Kathryn Warner said...

Hi Antoine, thank you so much, and welcome to the blog! I like the idea of Philippe le Bel meeting his grandson, though there's no evidence at all, unfortunately, that Edward and Isabella took their son with them to France either in 1313 or when Isabella went by herself in 1314, and I'm almost certain he was left in England. Crossing the Channel was always something of a hazard even in summer, and I doubt they'd have wanted to subject their baby son, the future king, to the risk. He might have remained with Queen Marguerite, or with Edward's nephew the earl of Gloucester, or Gloucester's sister Eleanor. Druon is totally off with his timing, by the way, if he thinks the two Hugh Despensers were anywhere near power as early as 1313/14 - the first evidence I can find of Hugh the Younger being in Edward II's favour dates to April 1319. It's also baffling that Isabella would have thought she couldn't leave her son in England with her husband in 1314. Their marriage then, and for eight years afterwards, was entirely functional, perhaps even happy.

Antoine said...

Indeed! I loved reading the Accursed Kings (especially the first four novels), but I find the parts of the series that take place in England simplistic and caricatural (though I'm French!). However, I think Druon was right about one thing: the pride Isabella has in her son (when he says his first word, or when he defends her against Eleanor de Clare - though it wouldn't never have occurred for real -).
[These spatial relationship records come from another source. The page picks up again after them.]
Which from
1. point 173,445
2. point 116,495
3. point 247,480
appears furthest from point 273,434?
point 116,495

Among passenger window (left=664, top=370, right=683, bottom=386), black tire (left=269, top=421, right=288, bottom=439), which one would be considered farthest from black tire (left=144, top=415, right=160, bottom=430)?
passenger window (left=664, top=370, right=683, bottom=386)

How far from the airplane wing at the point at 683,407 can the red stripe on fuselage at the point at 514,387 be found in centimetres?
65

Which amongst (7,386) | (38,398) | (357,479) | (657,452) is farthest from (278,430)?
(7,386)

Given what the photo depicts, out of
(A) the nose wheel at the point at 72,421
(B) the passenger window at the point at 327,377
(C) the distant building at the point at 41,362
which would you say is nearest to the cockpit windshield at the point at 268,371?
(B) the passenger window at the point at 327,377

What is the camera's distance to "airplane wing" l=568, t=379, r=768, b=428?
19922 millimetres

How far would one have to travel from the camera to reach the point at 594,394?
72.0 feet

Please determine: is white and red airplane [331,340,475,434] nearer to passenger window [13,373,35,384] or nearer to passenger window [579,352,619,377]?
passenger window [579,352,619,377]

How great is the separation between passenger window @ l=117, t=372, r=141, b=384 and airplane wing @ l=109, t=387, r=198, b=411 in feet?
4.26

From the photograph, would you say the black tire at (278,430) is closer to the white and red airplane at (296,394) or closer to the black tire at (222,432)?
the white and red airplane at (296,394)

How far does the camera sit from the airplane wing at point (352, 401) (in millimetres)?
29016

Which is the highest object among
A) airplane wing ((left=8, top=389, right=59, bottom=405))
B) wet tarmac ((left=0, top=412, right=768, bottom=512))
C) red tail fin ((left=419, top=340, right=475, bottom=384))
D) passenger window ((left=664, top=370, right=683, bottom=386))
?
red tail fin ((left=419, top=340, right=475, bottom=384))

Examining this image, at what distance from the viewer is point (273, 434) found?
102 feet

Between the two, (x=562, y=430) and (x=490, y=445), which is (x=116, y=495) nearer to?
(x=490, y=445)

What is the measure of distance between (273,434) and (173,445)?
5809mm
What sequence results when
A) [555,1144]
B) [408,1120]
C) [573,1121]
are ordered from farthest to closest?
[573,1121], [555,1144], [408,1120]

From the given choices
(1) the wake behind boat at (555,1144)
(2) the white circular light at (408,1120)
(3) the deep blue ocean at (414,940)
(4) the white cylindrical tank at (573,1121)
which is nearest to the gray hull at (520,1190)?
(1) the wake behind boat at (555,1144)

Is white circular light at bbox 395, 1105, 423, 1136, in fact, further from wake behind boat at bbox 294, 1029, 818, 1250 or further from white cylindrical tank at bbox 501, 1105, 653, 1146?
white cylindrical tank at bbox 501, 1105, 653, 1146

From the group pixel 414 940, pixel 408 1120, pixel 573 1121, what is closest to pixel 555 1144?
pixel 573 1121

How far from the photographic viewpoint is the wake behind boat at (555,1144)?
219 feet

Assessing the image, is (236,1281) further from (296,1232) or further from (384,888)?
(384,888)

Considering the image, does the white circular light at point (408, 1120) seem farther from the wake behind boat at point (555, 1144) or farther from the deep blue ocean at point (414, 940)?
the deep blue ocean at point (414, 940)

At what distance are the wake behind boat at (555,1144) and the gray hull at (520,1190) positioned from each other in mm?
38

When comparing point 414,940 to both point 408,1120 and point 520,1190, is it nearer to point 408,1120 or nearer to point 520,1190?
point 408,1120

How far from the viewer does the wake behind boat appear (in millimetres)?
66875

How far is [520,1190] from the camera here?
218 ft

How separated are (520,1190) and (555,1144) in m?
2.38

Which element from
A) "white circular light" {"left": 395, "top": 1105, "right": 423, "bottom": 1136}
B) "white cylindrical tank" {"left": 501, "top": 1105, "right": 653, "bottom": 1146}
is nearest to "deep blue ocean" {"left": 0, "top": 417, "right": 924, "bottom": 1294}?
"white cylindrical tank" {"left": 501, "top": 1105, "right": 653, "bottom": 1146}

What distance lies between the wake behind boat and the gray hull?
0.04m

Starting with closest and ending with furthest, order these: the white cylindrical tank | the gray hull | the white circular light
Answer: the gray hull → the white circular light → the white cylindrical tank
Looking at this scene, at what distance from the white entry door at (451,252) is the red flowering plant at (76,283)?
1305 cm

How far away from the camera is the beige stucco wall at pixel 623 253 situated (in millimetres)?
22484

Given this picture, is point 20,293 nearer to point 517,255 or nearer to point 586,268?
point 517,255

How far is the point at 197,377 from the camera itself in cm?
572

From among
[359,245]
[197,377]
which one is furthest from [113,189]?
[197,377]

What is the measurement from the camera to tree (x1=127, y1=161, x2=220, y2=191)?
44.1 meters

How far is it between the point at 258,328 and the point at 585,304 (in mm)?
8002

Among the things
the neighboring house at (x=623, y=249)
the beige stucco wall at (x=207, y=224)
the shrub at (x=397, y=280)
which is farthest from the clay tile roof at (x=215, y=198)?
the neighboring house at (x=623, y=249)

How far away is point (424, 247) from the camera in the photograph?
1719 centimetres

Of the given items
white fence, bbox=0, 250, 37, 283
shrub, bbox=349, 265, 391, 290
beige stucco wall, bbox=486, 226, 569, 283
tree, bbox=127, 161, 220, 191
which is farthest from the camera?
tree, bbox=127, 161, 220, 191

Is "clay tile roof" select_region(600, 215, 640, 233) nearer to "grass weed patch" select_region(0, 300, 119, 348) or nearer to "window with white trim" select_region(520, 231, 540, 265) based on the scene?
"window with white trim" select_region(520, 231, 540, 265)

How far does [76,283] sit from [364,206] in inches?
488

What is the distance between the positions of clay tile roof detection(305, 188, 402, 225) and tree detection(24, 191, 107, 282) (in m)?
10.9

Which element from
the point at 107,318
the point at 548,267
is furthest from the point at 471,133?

The thought that Edward III might have been left to Eleanor de Clare when he was a mere toddler is quite possible. But didn't Eleanor have accompany Isabella to France in 1313, or in 1314, or even both times? Whatever, even if she had traveled with Isabella, surely Edward II would have given the custody of his heir to someone he was very close... and certainly not implicated in the death of Gaveston! In my opinion, Queen Marguerite is the most likely person to have looked after Edward III, especially because she attended his birth. But I'm just guessing!

Kathryn Warner said...

I agree! As I recall from the novel, Edward III's first word is 'want' (or 'veux'). Sounds about right :D I'm not sure about Eleanor actually; it's entirely possible that she did go to France with Isabella on both occasions, but I don't remember letters of protection being granted to her to do so, and it's quite likely that she was pregnant or recovering from childbirth in either 1313 or 1314, or possibly even both (she gave birth to at least Despenser children). I think you may be right about Queen Marguerite though!